▶ Aufgaben
1. Gib den Text über „Pflege gegen Haus“ von „Weshalb kam es“ bis einschließlich „nicht einverstanden geben.“ wörtlich wieder.
2. Wie lange nach Abschluss des Kaufvertrages verstarb der Eigentümer laut dem Text über „Pflege gegen Haus“?

Eine Wette auf Zeit, denn niemand kann sicher prognostizieren, ob die Pflege über mehr als eine Dekade sich für die pflegende Person noch rechnet oder ihr nach nur kurzer Pflegedauer einen erheblichen Vermögensvorteil beschert. Mit letzterer Variante hatte sich das Oberlandesgericht Frankfurt im Mai 2019 zu befassen.

Wie sieht eine Vereinbarung „Pflege gegen Haus“ konkret aus?

Ich empfehle beiden Seiten eine eindeutige Klärung der Leistungspflichten, wobei eine Grundstücks-übertragung der anschließenden notariellen Beurkundung der Vereinbarung bedarf. 

Allein die Zusage, im Testament mit dem Haus bedacht zu werden, sollte demjenigen, der die Pflegeverpflichtung übernimmt, nicht ausreichen. Das gilt auch, wenn ihm das Testament, in dem er bedacht wird, vorgelegt und ihm eine Kopie übergeben wird. 

Denn das Testament, auch das notarielle, kann zu jedem späteren Zeitpunkt, also schon am nächsten Tag, durch ein neues Testament ersetzt werden, das dann allein gilt. So hat in dem Fall, den das OLG Frankfurt zu entscheiden hatte, der 74 -jährige Eigentümer eines Anwesens mit Hof- und Gebäudefläche nebst Ackerland mit seiner Nichte einen notariellen Kaufvertrag über seinen Grundbesitz geschlossen, wobei der Kaufpreis unter Berücksichtigung der übernommenen Pflegeverpflichtung gebildet wurde.

Weshalb kam es zum Streit mit der Nichte?

Nur knapp drei Wochen nach Abschluss des Kaufvertrages verstarb der Eigentümer, der keine eigenen Kinder, aber drei noch lebende Geschwister hatte, die folglich seine gesetzlichen Erben wurden. Diese wollten sich mit der erfolgten Eigentumsübertragung auf die Nichte des Erblassers nicht einverstanden geben.

▶ Gezeigte Auflistung
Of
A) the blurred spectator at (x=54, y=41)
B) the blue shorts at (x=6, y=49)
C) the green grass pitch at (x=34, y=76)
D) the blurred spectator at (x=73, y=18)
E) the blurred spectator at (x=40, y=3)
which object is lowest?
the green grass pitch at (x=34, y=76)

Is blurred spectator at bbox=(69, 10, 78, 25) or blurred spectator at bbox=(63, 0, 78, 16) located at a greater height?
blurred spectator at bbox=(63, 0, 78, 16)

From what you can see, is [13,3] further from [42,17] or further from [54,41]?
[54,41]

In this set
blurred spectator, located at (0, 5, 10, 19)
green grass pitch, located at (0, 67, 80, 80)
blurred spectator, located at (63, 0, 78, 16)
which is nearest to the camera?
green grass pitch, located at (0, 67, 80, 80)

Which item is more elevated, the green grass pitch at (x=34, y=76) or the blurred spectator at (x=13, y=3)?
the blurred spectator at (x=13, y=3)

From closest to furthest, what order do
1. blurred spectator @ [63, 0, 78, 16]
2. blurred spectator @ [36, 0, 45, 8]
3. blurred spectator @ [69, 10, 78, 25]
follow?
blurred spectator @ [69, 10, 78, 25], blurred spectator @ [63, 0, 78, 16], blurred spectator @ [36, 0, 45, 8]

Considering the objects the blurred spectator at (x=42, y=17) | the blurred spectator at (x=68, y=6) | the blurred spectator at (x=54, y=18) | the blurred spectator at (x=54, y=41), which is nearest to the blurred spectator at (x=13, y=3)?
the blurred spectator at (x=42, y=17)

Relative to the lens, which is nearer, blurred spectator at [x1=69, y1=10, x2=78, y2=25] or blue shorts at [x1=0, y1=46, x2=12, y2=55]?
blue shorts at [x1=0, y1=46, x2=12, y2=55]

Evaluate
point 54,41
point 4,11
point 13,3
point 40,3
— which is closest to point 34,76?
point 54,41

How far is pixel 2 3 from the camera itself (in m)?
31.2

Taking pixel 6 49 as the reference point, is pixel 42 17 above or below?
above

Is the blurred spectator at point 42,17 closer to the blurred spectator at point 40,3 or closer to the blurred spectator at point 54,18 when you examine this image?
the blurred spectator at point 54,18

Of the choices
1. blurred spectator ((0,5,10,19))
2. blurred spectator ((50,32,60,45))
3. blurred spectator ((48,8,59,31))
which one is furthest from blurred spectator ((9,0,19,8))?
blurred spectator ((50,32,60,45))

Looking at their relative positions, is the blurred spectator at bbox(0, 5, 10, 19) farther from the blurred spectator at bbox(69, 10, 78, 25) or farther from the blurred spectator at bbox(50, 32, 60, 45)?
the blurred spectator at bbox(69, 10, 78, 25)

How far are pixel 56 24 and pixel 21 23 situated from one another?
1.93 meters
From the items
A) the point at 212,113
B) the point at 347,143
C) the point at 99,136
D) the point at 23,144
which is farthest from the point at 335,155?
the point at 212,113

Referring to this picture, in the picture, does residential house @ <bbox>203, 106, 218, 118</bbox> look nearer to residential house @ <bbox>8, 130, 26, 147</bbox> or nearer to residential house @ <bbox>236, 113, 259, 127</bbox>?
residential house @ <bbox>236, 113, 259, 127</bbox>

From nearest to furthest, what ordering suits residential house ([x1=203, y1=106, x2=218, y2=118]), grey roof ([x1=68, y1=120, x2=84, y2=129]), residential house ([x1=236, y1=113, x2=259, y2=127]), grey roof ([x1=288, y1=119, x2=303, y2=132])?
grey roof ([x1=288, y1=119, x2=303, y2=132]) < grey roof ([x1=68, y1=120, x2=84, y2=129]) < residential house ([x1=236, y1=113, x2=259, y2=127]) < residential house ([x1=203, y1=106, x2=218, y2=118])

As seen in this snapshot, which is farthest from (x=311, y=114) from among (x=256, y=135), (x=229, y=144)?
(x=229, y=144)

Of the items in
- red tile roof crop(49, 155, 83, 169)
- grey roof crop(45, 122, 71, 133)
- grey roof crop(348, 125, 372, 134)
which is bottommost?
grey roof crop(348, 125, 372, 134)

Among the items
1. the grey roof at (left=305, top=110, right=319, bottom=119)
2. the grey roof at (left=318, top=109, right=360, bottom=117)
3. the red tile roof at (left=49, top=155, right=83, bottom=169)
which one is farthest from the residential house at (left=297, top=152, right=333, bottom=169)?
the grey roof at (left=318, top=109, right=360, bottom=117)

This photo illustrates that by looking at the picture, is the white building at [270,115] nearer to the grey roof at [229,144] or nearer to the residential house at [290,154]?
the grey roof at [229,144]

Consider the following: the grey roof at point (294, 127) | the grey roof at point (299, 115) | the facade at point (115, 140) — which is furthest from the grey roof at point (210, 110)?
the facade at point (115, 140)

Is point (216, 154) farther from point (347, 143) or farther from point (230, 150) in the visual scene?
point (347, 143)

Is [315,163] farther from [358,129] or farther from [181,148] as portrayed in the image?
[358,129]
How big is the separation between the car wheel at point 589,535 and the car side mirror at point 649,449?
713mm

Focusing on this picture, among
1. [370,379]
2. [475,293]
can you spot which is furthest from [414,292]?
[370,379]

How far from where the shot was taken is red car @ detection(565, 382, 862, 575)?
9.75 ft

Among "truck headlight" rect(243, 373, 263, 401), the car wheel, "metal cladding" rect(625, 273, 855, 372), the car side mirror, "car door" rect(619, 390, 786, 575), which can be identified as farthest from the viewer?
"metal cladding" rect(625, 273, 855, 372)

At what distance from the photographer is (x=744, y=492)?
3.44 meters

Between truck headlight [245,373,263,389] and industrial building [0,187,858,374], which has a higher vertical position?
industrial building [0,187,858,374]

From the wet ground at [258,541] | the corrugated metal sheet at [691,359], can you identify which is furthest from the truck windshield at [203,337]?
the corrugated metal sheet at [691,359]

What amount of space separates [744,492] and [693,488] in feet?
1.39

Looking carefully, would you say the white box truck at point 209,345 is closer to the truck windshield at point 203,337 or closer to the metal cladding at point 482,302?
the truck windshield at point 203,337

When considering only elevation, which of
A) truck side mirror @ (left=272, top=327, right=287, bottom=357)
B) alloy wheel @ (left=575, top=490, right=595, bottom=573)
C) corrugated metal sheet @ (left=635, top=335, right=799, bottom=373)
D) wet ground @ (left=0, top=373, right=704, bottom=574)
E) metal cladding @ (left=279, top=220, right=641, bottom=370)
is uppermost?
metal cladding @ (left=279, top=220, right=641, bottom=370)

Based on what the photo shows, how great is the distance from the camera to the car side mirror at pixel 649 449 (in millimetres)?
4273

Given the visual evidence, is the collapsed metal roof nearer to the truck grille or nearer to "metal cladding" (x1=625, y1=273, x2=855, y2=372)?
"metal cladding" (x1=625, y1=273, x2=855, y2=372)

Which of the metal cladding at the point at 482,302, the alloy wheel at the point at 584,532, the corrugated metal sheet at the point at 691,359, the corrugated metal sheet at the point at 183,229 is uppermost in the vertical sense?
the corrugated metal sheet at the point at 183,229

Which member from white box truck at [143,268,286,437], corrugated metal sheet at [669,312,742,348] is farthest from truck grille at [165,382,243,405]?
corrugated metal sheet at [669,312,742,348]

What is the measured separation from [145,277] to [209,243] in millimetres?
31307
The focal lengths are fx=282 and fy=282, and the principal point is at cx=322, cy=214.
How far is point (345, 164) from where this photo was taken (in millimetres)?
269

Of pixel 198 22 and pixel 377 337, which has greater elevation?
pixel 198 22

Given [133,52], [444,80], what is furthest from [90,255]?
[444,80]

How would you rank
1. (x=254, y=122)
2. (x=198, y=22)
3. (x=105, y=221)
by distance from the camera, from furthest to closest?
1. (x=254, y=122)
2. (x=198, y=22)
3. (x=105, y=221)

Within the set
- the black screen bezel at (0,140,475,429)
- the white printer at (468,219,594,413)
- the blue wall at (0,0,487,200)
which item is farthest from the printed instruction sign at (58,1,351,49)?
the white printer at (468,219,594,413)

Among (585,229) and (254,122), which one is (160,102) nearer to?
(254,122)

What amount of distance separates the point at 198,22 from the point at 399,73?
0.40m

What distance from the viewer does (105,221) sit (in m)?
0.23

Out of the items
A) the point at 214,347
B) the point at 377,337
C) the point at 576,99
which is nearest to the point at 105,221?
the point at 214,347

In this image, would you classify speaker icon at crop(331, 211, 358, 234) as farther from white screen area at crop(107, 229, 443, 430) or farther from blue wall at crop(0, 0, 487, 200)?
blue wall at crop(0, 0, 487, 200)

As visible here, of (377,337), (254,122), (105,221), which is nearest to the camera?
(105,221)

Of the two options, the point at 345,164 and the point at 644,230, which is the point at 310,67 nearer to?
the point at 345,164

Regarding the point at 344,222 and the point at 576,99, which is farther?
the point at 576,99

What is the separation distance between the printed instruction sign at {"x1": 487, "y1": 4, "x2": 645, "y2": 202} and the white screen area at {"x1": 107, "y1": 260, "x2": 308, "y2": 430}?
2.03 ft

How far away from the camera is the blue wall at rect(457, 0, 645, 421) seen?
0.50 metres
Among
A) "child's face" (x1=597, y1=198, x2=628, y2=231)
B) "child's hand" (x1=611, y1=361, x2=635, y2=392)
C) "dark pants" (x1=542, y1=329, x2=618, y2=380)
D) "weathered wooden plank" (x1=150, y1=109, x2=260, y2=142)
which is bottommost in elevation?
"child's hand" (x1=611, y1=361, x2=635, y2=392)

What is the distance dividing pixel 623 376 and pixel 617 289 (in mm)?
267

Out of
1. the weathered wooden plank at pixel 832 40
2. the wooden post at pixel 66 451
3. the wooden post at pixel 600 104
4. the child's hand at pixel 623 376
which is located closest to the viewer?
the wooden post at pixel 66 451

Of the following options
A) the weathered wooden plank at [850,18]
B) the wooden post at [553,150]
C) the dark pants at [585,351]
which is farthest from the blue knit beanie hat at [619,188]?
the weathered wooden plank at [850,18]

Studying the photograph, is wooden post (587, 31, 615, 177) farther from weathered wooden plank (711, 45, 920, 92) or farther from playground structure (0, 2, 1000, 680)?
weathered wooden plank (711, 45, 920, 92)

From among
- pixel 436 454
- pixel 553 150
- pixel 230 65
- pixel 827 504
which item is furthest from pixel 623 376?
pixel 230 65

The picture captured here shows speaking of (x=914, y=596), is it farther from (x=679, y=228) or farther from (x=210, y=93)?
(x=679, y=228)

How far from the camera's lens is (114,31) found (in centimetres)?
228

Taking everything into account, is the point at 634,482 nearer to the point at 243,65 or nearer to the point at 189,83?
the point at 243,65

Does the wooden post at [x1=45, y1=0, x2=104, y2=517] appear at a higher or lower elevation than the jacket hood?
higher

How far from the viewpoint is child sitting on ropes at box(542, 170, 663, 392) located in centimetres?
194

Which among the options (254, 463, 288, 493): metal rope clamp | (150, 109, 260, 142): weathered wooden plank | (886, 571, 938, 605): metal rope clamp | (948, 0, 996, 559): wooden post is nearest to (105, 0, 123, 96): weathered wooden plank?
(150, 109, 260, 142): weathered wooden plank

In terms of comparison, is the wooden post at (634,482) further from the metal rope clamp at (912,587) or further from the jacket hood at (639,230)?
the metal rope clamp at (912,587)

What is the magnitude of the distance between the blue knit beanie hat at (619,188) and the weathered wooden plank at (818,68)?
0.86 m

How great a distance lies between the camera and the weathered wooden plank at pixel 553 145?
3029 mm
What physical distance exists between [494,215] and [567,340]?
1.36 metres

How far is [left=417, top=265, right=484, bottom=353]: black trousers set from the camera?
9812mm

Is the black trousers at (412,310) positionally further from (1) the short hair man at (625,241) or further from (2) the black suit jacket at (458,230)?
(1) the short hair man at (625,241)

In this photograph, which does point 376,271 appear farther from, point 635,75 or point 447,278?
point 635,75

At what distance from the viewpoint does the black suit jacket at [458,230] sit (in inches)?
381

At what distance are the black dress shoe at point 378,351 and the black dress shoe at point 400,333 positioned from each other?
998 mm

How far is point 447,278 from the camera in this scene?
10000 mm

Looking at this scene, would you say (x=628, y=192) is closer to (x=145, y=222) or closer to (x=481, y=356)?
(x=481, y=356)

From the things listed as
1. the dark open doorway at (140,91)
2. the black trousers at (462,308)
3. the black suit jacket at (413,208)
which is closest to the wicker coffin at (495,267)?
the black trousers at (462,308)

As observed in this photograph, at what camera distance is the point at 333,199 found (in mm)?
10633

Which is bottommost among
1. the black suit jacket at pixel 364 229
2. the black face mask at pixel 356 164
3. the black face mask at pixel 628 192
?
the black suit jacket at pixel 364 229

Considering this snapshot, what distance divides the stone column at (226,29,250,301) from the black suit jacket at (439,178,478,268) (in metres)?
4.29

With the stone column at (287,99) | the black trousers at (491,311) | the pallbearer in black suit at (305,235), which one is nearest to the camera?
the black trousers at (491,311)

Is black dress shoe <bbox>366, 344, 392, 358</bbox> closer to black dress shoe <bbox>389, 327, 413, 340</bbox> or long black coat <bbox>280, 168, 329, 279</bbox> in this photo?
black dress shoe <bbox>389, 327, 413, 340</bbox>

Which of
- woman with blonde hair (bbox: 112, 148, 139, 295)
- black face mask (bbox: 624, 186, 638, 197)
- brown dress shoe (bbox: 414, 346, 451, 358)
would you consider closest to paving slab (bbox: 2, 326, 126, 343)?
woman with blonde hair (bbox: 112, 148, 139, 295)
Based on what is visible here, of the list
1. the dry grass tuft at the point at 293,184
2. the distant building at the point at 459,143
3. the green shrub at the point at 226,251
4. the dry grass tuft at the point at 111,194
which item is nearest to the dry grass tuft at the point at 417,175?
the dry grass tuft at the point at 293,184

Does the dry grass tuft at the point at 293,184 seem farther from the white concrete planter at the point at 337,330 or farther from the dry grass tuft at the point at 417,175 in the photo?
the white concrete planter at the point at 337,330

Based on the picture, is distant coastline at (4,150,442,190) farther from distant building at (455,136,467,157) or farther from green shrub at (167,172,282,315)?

▶ Ergebnisse
1.
Weshalb kam es zum Streit mit der Nichte?

Nur knapp drei Wochen nach Abschluss des Kaufvertrages verstarb der Eigentümer, der keine eigenen Kinder, aber drei noch lebende Geschwister hatte, die folglich seine gesetzlichen Erben wurden. Diese wollten sich mit der erfolgten Eigentumsübertragung auf die Nichte des Erblassers nicht einverstanden geben.

2. Knapp drei Wochen danach.